#### [DESCRIPTION OF THE TASK]
Reproduce the lines of the records from the line with "Within this photographic" up to and including the line with "9.50 meters", and copy nothing else.

◇ ◇ ◇ ◇

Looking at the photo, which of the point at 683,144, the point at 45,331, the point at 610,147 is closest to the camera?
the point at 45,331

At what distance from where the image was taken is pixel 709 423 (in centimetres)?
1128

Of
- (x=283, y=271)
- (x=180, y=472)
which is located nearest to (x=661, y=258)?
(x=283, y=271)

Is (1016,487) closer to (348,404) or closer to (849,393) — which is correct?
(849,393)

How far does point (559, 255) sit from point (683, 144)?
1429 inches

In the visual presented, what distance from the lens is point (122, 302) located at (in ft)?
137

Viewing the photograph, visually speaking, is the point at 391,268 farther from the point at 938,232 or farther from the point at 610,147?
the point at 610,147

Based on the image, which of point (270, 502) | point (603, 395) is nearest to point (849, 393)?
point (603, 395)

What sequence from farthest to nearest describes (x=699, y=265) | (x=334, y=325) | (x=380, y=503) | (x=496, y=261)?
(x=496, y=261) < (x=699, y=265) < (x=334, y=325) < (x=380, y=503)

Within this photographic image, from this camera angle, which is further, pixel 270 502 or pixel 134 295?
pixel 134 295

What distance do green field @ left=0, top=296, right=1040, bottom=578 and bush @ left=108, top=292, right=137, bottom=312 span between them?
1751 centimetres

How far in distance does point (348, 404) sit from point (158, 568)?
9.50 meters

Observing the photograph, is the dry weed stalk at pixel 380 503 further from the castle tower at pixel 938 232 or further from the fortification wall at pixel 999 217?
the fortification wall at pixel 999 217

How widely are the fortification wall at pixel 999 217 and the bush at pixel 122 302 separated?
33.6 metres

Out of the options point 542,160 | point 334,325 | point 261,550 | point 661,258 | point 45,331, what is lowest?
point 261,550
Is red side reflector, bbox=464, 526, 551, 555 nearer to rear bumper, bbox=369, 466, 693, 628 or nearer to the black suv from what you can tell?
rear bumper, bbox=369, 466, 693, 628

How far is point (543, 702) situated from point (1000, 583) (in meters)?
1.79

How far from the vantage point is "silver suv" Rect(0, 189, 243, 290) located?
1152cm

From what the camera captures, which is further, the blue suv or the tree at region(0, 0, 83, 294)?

◇ ◇ ◇ ◇

#### [THE SOLUTION]
Within this photographic image, from this camera angle, which is further, pixel 270 502 or pixel 134 295?
pixel 134 295

What distance do green field @ left=0, top=296, right=1040, bottom=578 and bush @ left=108, top=292, right=137, bottom=312 span between them?
1751 centimetres

How far in distance does point (348, 404) sit from point (158, 568)?
9.50 meters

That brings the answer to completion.